* What this task involves *
Beginning with the line containing "Upon inspecting this" and ending with the last line of the records, set down every line exactly.

[Entries taken from a collection]
+++++

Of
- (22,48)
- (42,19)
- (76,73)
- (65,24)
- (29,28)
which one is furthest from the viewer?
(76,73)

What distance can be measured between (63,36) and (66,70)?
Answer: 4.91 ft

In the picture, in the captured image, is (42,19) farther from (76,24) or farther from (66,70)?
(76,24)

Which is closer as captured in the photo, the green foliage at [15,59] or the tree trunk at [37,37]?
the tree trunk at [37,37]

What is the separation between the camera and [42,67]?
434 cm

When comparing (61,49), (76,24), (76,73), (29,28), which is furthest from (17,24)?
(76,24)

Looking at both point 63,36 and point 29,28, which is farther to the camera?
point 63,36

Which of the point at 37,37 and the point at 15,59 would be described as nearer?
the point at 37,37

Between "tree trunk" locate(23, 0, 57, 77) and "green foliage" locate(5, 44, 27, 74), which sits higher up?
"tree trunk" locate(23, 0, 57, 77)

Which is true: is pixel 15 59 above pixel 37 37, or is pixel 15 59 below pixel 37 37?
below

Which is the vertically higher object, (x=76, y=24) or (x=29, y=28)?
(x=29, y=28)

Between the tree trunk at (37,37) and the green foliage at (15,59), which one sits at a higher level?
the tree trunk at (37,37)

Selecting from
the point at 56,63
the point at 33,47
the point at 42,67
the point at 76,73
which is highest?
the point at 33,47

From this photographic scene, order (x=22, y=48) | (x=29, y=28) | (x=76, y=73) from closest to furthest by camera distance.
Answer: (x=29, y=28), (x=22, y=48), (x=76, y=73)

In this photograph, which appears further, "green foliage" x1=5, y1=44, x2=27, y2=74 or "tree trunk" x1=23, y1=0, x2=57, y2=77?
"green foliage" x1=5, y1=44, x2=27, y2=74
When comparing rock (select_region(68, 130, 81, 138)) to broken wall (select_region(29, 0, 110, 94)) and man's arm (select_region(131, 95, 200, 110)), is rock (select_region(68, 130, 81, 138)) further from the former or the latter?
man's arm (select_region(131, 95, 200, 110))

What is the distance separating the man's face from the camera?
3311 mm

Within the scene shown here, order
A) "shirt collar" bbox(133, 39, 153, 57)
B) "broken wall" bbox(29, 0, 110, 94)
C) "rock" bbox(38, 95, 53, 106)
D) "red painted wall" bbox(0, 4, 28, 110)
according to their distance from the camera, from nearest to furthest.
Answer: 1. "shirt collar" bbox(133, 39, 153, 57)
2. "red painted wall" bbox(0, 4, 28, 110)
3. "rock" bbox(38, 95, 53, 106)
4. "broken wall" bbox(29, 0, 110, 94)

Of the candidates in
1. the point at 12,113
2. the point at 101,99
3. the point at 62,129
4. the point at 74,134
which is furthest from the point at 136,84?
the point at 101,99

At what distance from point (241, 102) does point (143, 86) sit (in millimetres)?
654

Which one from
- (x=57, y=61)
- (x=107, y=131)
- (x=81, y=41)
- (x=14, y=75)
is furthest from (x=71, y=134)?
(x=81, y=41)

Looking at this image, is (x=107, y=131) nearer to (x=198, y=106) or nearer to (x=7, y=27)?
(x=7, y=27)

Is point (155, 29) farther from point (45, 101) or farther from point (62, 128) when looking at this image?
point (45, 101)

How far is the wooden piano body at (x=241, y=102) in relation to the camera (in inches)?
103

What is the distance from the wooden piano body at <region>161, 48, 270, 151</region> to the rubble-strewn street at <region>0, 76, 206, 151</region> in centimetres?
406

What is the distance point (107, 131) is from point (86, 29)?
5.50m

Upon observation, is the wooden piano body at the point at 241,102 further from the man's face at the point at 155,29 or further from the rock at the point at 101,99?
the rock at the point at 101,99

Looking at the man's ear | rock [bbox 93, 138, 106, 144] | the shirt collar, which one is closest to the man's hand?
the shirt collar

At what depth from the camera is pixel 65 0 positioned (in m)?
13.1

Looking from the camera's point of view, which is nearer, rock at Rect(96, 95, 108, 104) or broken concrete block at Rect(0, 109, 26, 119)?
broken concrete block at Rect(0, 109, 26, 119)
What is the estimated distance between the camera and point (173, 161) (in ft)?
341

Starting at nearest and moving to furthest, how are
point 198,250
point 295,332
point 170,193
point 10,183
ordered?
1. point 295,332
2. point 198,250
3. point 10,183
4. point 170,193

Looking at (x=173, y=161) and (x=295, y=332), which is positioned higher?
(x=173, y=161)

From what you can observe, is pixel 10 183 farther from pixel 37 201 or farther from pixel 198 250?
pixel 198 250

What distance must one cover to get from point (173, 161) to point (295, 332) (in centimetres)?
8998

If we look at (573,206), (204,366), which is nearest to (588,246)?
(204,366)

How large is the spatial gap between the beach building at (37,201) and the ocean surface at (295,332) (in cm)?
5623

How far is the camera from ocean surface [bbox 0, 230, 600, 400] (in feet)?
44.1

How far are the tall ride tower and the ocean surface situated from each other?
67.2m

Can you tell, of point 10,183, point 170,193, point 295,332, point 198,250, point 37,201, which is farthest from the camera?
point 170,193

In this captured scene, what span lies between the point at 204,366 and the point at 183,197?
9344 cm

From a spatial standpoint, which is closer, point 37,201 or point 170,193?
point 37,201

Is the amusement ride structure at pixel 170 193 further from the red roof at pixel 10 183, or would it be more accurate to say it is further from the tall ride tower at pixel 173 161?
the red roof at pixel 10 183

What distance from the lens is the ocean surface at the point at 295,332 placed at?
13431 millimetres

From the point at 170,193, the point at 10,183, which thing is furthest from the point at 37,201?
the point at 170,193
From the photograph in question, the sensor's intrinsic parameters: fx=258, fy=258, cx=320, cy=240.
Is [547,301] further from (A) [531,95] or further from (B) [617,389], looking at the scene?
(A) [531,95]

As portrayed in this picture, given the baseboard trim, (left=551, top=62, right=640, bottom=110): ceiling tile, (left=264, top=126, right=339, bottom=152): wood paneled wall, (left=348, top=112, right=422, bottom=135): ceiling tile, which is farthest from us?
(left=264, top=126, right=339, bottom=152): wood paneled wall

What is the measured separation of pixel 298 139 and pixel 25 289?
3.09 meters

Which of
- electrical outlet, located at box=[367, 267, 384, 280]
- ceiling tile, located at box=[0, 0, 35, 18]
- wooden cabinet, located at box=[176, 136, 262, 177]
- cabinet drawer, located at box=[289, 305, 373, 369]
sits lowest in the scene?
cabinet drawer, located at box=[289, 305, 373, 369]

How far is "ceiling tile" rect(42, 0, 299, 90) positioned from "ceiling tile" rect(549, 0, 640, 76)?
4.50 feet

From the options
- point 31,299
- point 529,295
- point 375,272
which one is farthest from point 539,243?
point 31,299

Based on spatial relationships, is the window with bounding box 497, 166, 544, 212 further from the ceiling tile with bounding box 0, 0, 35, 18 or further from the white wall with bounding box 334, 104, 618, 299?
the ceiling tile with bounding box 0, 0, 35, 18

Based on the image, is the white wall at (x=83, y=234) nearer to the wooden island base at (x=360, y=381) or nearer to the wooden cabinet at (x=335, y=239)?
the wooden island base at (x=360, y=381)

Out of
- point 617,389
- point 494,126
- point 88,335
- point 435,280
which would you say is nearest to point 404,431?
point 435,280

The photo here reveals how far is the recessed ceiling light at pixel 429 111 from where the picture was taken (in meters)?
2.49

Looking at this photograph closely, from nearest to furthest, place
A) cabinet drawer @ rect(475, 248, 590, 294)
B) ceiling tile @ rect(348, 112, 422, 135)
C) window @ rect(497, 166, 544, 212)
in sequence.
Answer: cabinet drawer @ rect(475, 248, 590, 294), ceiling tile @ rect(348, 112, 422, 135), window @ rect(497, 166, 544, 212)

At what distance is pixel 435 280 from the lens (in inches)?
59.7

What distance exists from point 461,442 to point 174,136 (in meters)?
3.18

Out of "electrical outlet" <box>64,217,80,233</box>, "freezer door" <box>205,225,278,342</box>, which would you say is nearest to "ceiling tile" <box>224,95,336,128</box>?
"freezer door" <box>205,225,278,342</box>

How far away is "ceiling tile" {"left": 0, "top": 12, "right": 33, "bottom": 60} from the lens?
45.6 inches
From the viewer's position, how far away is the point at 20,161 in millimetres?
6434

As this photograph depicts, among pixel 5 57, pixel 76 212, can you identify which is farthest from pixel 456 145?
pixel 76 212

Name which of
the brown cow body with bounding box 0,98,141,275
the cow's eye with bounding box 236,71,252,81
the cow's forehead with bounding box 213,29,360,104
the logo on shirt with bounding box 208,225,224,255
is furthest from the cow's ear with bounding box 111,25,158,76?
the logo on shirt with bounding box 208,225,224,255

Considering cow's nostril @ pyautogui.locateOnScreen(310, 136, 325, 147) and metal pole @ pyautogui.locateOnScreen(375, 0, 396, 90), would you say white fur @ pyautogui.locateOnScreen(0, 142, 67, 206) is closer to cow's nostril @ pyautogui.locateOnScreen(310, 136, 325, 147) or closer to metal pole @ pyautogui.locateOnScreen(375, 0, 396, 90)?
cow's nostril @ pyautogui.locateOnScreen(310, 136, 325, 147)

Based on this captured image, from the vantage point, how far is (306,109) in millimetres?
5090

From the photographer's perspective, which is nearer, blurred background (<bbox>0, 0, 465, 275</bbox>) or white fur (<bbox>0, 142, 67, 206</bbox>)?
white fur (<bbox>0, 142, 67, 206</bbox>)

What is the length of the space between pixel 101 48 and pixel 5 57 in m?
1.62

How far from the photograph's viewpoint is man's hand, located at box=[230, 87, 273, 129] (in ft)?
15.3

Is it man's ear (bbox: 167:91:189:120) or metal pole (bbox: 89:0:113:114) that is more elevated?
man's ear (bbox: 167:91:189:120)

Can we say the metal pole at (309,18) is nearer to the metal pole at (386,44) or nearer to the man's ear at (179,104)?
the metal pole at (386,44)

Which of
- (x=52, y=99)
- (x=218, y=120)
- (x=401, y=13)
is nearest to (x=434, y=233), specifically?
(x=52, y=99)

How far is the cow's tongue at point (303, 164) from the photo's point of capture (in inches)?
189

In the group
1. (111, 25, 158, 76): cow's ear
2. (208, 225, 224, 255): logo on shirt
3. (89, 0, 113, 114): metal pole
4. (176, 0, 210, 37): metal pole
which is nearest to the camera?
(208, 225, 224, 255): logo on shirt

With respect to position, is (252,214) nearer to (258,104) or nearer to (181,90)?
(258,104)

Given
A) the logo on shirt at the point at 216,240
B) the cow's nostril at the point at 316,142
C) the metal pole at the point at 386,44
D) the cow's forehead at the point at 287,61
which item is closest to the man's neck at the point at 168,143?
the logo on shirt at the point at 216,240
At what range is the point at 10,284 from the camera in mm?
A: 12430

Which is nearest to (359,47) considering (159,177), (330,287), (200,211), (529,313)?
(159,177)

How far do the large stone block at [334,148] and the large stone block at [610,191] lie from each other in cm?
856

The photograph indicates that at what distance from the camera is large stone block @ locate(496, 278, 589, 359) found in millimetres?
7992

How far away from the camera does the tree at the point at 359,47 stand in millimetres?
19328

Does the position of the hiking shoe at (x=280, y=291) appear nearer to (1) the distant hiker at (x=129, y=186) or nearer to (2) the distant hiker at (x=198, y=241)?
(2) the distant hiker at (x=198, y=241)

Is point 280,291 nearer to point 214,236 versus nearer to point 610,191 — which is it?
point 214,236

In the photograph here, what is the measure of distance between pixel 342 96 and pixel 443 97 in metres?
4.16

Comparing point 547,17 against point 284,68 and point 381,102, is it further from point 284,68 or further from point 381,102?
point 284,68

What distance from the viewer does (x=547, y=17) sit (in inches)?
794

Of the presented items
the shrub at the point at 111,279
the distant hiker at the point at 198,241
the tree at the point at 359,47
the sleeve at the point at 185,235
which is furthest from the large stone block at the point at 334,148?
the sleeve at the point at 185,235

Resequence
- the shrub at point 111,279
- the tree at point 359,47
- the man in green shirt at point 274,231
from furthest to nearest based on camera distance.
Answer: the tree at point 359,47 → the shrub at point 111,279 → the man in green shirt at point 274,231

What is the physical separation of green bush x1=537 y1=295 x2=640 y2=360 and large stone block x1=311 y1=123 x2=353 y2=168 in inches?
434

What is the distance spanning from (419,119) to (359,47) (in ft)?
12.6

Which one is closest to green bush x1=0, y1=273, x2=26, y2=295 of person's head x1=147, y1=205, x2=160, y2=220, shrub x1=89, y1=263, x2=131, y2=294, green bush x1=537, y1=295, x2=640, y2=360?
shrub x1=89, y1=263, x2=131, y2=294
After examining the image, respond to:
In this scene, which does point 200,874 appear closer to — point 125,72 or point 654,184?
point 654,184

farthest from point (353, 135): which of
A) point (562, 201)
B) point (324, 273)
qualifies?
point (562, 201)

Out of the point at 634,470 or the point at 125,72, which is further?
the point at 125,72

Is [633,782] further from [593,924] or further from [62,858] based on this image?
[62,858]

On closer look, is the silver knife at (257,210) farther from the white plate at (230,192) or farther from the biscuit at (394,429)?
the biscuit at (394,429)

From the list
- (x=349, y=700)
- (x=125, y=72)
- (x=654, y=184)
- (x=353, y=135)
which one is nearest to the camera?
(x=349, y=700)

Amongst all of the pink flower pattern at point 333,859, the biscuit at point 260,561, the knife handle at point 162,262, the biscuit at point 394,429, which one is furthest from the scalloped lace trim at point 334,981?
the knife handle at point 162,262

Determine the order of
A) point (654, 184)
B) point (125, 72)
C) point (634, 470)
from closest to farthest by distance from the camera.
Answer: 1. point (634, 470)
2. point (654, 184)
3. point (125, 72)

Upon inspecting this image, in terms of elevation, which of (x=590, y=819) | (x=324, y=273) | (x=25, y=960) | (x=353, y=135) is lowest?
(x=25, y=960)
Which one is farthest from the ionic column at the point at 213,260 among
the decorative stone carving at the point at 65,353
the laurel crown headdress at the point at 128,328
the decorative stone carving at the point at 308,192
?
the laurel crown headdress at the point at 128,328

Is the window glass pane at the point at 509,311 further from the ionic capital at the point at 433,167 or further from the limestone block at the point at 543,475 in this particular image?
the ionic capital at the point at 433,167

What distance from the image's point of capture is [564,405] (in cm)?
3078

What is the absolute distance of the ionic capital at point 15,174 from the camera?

+++++

* Full solution *
Upon inspecting this image, in terms of elevation, which of (x=590, y=819) | (x=324, y=273) | (x=25, y=960) | (x=353, y=135) is lowest?
(x=25, y=960)
Which one is farthest from the ionic column at the point at 213,260 among
the decorative stone carving at the point at 65,353
the laurel crown headdress at the point at 128,328
the decorative stone carving at the point at 308,192
?
the laurel crown headdress at the point at 128,328

Is the window glass pane at the point at 509,311 further from the ionic capital at the point at 433,167 or further from the limestone block at the point at 543,475 in this particular image?
the ionic capital at the point at 433,167

What distance from the image's point of capture is [564,405] (in cm)?
3078

What is the absolute distance of the ionic capital at point 15,174 from the camera?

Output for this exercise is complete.